Sort f Matrix by Mode  Sort the f matrix grid (top right) by mode numbers, with diagonal elements first. 
V = ½ R^{T} f R = ½ Σ_{ij} f_{ij}R_{i}R_{j}
Units 

StretchStretch 
millidyne/Å = aJ/Å^{2} 
StretchBend 
millidyne/rad = aJ/(Å rad) 
BendBend 
millidyne Å/rad^{2} = aJ/rad^{2} 
The force constants can be given as simple numerical values, but can also be given as general expressions involving symbolic values. This is typically more useful, as it allows symmetry constraints to be added naturally. For the NH_{3} example shown here, note the use of three different force constants, kstretch, kbend and kumb for each of the three different types of internal coordinate.
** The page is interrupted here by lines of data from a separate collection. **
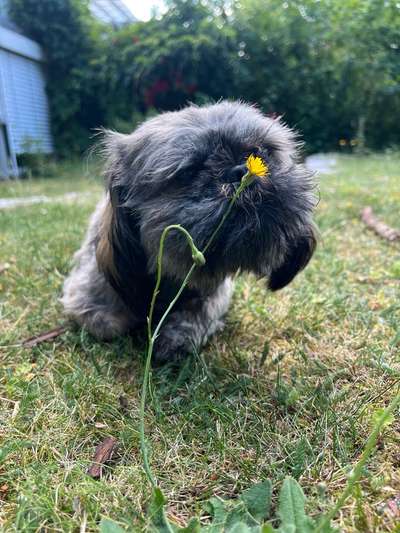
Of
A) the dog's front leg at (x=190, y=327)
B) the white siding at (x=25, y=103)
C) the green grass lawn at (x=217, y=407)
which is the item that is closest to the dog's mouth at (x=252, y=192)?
the dog's front leg at (x=190, y=327)

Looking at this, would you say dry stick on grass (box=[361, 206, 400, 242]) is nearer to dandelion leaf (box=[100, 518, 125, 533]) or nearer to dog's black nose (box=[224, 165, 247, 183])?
dog's black nose (box=[224, 165, 247, 183])

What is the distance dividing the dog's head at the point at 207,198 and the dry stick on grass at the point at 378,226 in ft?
6.07

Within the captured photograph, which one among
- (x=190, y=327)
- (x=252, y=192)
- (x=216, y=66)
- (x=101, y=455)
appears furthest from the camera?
(x=216, y=66)

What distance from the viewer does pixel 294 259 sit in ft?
7.86

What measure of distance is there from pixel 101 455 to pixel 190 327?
0.95 metres

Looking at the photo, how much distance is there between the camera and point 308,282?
125 inches

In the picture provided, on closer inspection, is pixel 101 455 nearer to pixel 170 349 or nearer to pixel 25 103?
pixel 170 349

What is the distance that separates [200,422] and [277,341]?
0.83 metres

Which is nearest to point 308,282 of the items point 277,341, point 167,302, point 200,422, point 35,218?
point 277,341

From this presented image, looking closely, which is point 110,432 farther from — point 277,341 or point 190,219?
point 277,341

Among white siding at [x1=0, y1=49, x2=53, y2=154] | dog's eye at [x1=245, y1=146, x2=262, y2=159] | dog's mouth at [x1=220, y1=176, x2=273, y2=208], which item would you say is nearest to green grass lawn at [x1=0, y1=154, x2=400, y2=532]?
dog's mouth at [x1=220, y1=176, x2=273, y2=208]

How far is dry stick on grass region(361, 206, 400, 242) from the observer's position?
396 centimetres

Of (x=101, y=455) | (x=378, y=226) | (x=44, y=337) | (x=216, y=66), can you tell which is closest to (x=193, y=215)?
(x=101, y=455)

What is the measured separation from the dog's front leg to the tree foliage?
417 inches
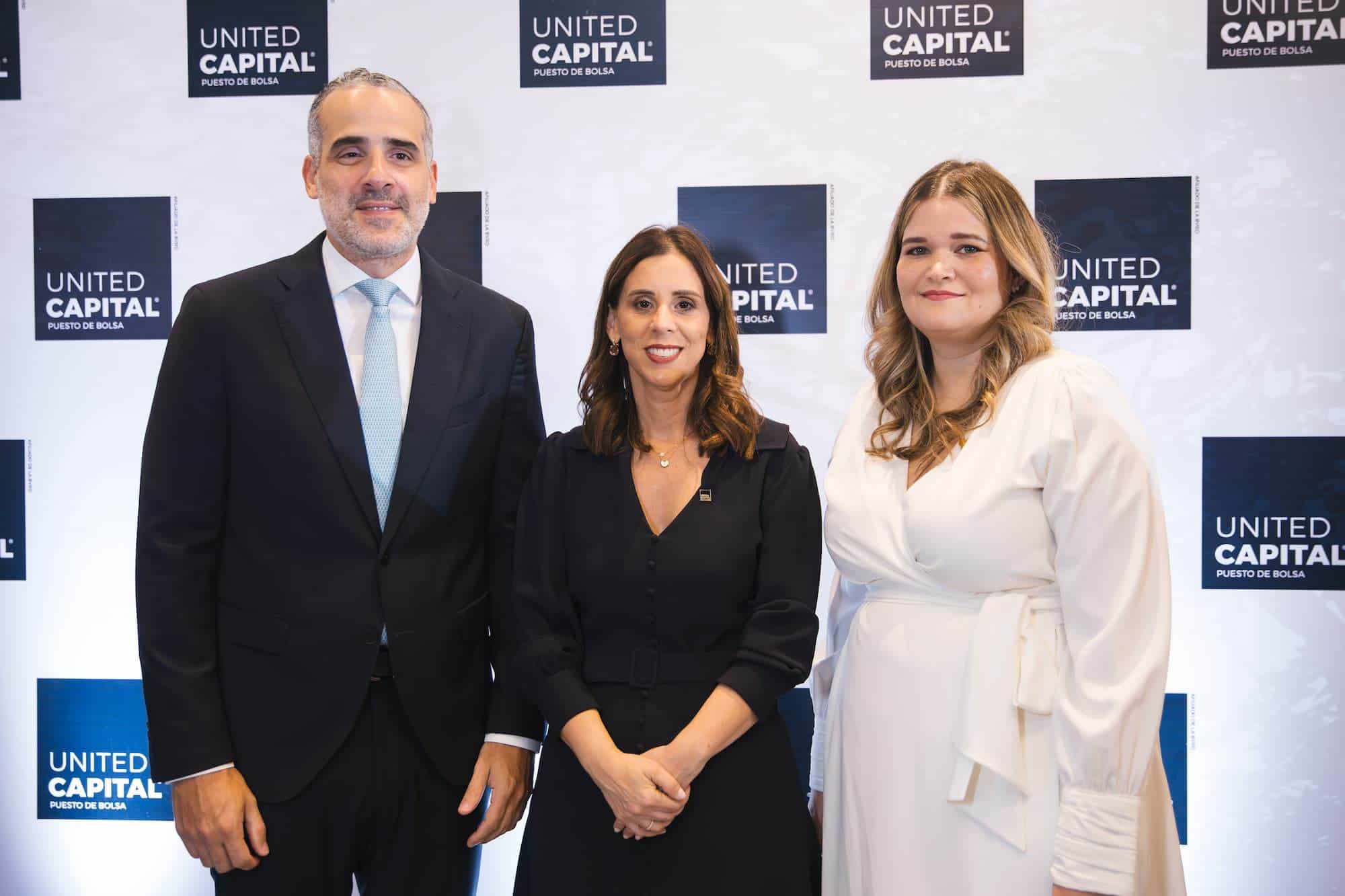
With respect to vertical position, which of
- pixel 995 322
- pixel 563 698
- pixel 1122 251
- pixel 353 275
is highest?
pixel 1122 251

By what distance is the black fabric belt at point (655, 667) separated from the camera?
1923 millimetres

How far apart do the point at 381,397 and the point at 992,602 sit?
1.19 metres

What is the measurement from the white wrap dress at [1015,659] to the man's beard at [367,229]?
1006mm

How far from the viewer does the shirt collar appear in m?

The force constants can be given as general expressions if required; the common usage of scaling ab initio force constants could be done by expressing the constants as kscale*kstretch, and so on, with kscale initialized to 1.When reading the force constant matrix, unknown variables are automatically created as parameters to the current internal coordinates object, and they can then be edited in the Constants Window. If dealing with more than one isotopologue, these variables are better placed in a variables object, (with Global set to true) so the same value can be used in all species.
Note that the force constant grid will expand automatically as atoms are added. The grid can be left blank if the potential energy is to be expressed in terms of symmetry coordinates.The electronic states on which the potential terms act can also be specified as part of the force constant matrix, allowing terms acting between electronic states to be handled, such as those involved in the JahnTeller effect. This is done by adding, on the end of the row of the force constant matrix, the states names as a bra and ket, such as <B+B>. If the state name is omitted, the state the internal coordinates object is under is assumed. Such force constant terms are not included in determining the normal modes, but the corresponding terms in dimensionless normal coordinates (found by transforming the force constants with d^{int}) will be given as part of the standard print outs. In addition they will update any vibrational perturbation objects that match. See The JahnTeller effect in the B state of NH3 for a worked example.
Important: The perturbation objects are not created
automatically, but only when the Make Extra Operators menu
item is used. Any perturbation updated from these other
potential terms will have FromForceField
set to true, requiring the value of the perturbation to come
from the force field.
Linear potential terms can be specified by just giving one
index, with a contribution to the potential of
V = f^{(1)} R = Σ_{i} f^{(1)}_{i}R_{i}_{}
The units are aJ/Å or aJ/rad. These will only affect
subsequent calculations if linked to a perturbation object as
above, though the corresponding linear terms in dimensionless
normal coordinates (= f^{(1)} d^{int})
will be given as part of the standard print outs.
Active  Set true to use this internal coordinates object; there
must be no more than one active internal coordinates object
at a time. 
InPrincipalAxis  Toggles selected calculations between the principal axis
system and the axis system used in the z matrix specification.